* **Quoted passage**:

Prospective and Retrospective Provenance Queries: Week 9 – Wrapped up week, internship final report & paper producing!

Hi everyone,

It’s Linh from project 3 again. This is my last week at DataONE as a summer intern. Most of the time, I spent on wrapping up our works, including: reorganize the GitHub repository, writing the internship final report simultaneously with a workshop paper. Our team intend to submit a workshop paper representing our works of this summer at International Semantic Web Conference 2017. This is a very high ranked conference in Semantic Web & Linked Data community and the attached workshops are also in great quality. We are in the stage of finalizing our paper and expect to submit it over this weekend! We hope this would be a nice wrap-up for our internship.

To summarize our internship works, there are three major tasks are done:

(1) Refining the existing YesWorkflow conceptual model and creating YW vocabularies: In this step, we first followed ProvONE and tried to revise the YesWorkflow conceptual model to make it compatible with ProvONE model. After that, we created YW namespace vocabularies based on the model, which would help us to represent YW components in RDF documents.

(2) Implementing an RDF document for a particular example of YW based on the model and vocabularies: In this step, we implemented an example of YW in RDF triples in order to further confirm the rationality and feasibility of the YesWorkflow conceptual model. There are two RDF in Turtle is used for implementing the YW model: one for prospective provenance and the other for retrospective provenance.

* **Requirements**:
**a)** According to the internship blog post, at which conference does the team intend to submit its workshop paper?
**b)** Continue the internship blog post from the point at which it ends.

* **Data section**:
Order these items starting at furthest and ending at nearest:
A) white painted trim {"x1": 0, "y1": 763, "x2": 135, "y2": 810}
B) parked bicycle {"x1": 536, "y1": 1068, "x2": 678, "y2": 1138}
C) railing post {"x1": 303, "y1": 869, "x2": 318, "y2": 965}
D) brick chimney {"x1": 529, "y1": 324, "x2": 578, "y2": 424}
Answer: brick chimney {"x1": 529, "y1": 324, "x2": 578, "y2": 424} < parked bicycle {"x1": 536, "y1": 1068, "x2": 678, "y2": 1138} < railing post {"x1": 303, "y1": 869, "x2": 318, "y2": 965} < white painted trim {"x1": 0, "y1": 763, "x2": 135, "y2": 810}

* **Final answers**:
**a)** International Semantic Web Conference 2017.

**b)**
(3) Implementing SPARQL queries for the RDF document and examining the results: In this step, we implemented a series of SPARQL queries (total 50 queries created and tested) in order to explore YW querying capabilities.We used Virtuoso [citation here] and Jena ARQ  as the two SPARQL tools to implement the queries simultaneously in order to be able to re-examine the query results.

All of our works are published in the internship GitHub repository here. With this short term research, we all hope that the results would help us one step closer to enable prospective and retrospective provenance in YW, thus making YW and its provenance to be more useful and actionable.

It was my pleasure to work with such a great team! Thanks to my advisors, Bertram and Tim, for all of the supports and great advices! Also thanks to my co-intern, Hui, for being a supportive and hard-working colleague! I hope to have other opportunities to work with you in the future!

Good luck!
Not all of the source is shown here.